Shot: 0s to 5.166666s
Shot: 5.233333s to 10.066666s
Shot: 10.1s to 28.133333s
Shot: 28.166666s to 42.766666s

比對影片以後...
Shot 0~5秒都是在拍腳踏車
Shot 5~10秒在從腳踏車處移動到恐龍位置
Shot 10~28秒在從恐龍左側拍恐龍
Shot 28~42秒跑到了恐龍右側繼續拍恐龍

這些變化都能偵測出來，實在有趣。我們就趕快再來看下一個吧！

想看Python詳細介紹，請看這裡：https://cloud.google.com/video-intelligence/docs/shot_detection?authuser=1

Recognizing text

第二段來看看文字識別能力，據說可以偵測出影片裡的字，這又是能辨別到什麼程度呢？趕快把code複製下來看看。

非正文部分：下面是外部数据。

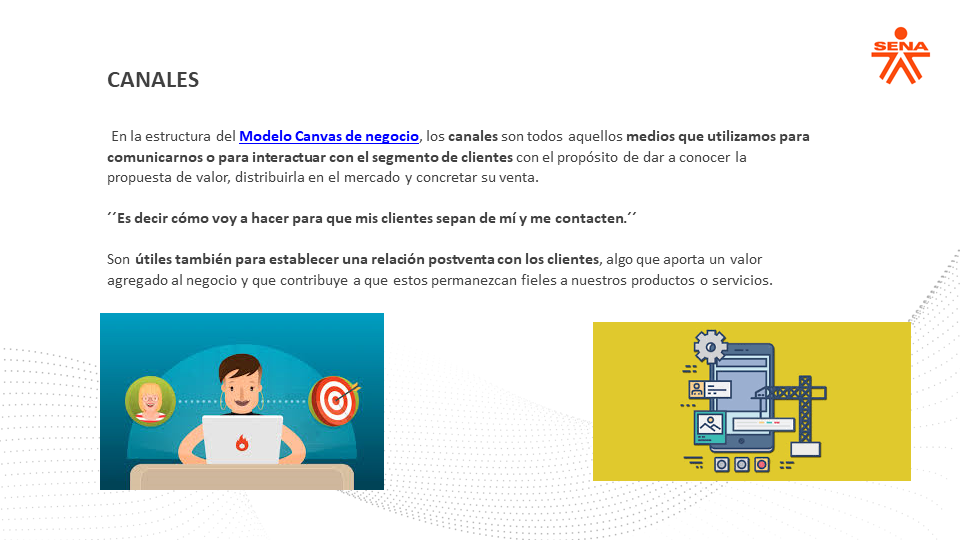 SENA

CANALES

En la estructura del Modelo Canvas de negocio, los canales son todos aquellos medios que utilizamos para comunicarnos o para interactuar con el segmento de clientes con el propósito de dar a conocer la propuesta de valor, distribuirla en el mercado y concretar su venta.

´´Es decir cómo voy a hacer para que mis clientes sepan de mí y me contacten.´´

Son útiles también para establecer una relación postventa con los clientes, algo que aporta un valor agregado al negocio y que contribuye a que estos permanezcan fieles a nuestros productos o servicios.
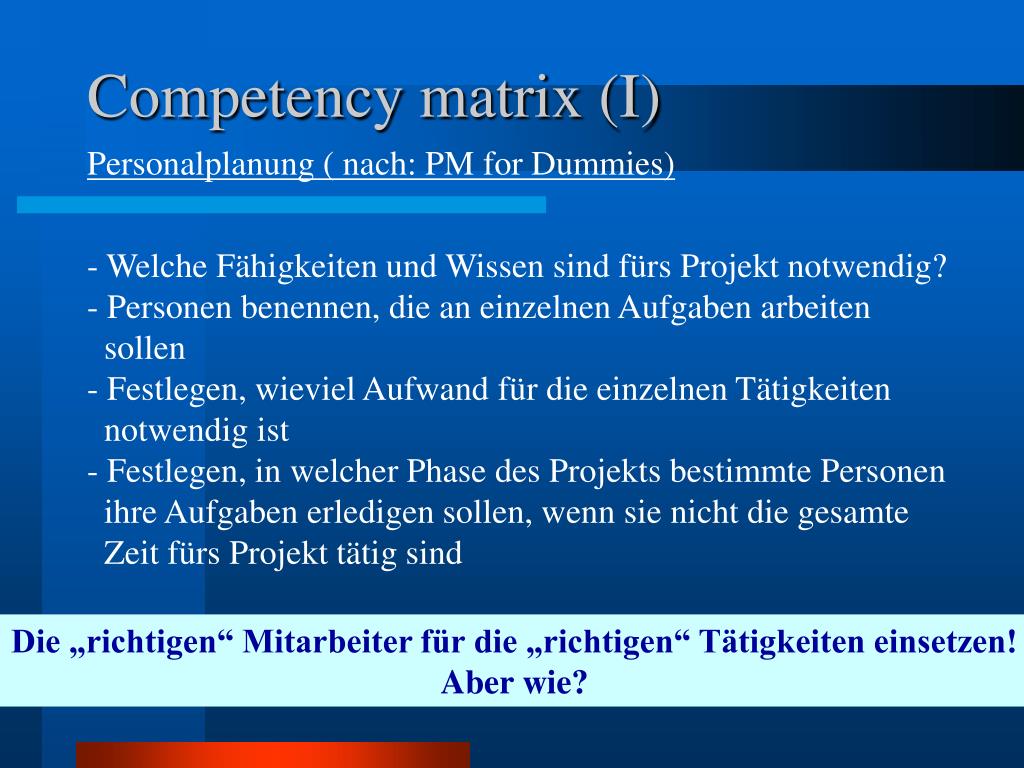 Competency matrix (I)

Personalplanung ( nach: PM for Dummies)

- Welche Fähigkeiten und Wissen sind fürs Projekt notwendig?
- Personen benennen, die an einzelnen Aufgaben arbeiten sollen
- Festlegen, wieviel Aufwand für die einzelnen Tätigkeiten notwendig ist
- Festlegen, in welcher Phase des Projekts bestimmte Personen ihre Aufgaben erledigen sollen, wenn sie nicht die gesamte Zeit fürs Projekt tätig sind

Die „richtigen“ Mitarbeiter für die „richtigen“ Tätigkeiten einsetzen! Aber wie?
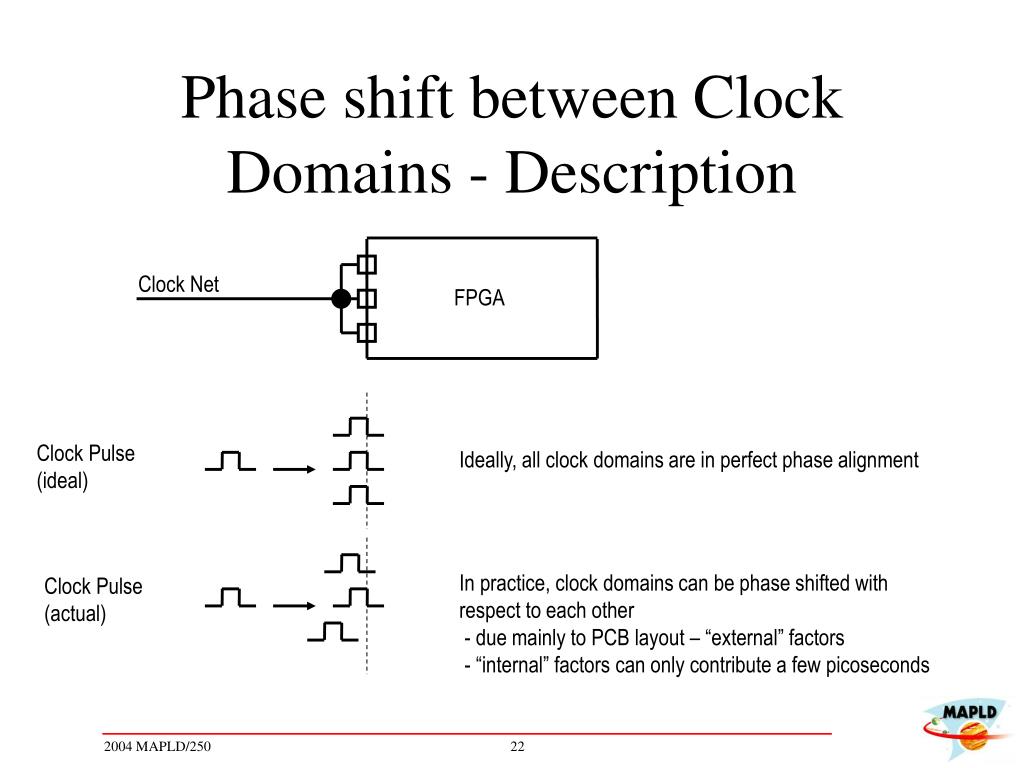 Phase shift between Clock Domains - Description

Clock Net

FPGA

Clock Pulse
(ideal)

Ideally, all clock domains are in perfect phase alignment

Clock Pulse
(actual)

In practice, clock domains can be phase shifted with respect to each other
- due mainly to PCB layout – “external” factors
- “internal” factors can only contribute a few picoseconds

2004 MAPLD/250

22

MAPLD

func TextDetectionGCS(w io.Writer, gcsURI string) error {
  ctx := context.Background()

  // Creates a client.
  client, err := video.NewClient(ctx)
  if err != nil {
    log.Fatalf("Failed to create client: %v", err)
  }

  op, err := client.AnnotateVideo(ctx, &videopb.AnnotateVideoRequest{
    InputUri: gcsURI,
    Features: []videopb.Feature{
      videopb.Feature_TEXT_DETECTION,
    },
  })
  if err != nil {
    log.Fatalf("Failed to start annotation job: %v", err)
  }

  resp, err := op.Wait(ctx)
  if err != nil {
    log.Fatalf("Failed to annotate: %v", err)
  }

  // Only one video was processed, so get the first result.
  result := resp.GetAnnotationResults()[0]

  for _, annotation := range result.TextAnnotations {
    fmt.Fprintf(w, "Text: %q\n", annotation.GetText())

    // Get the first text segment.
    segment := annotation.GetSegments()[0]
    start, _ := ptypes.Duration(segment.GetSegment().GetStartTimeOffset())
    end, _ := ptypes.Duration(segment.GetSegment().GetEndTimeOffset())
    fmt.Fprintf(w, "\tSegment: %v to %v\n", start, end)

    fmt.Fprintf(w, "\tConfidence: %f\n", segment.GetConfidence())

    // Show the result for the first frame in this segment.
    frame := segment.GetFrames()[0]
    seconds := float32(frame.GetTimeOffset().GetSeconds())
    nanos := float32(frame.GetTimeOffset().GetNanos())
    fmt.Fprintf(w, "\tTime offset of the first frame: %fs\n", seconds+nanos/1e9)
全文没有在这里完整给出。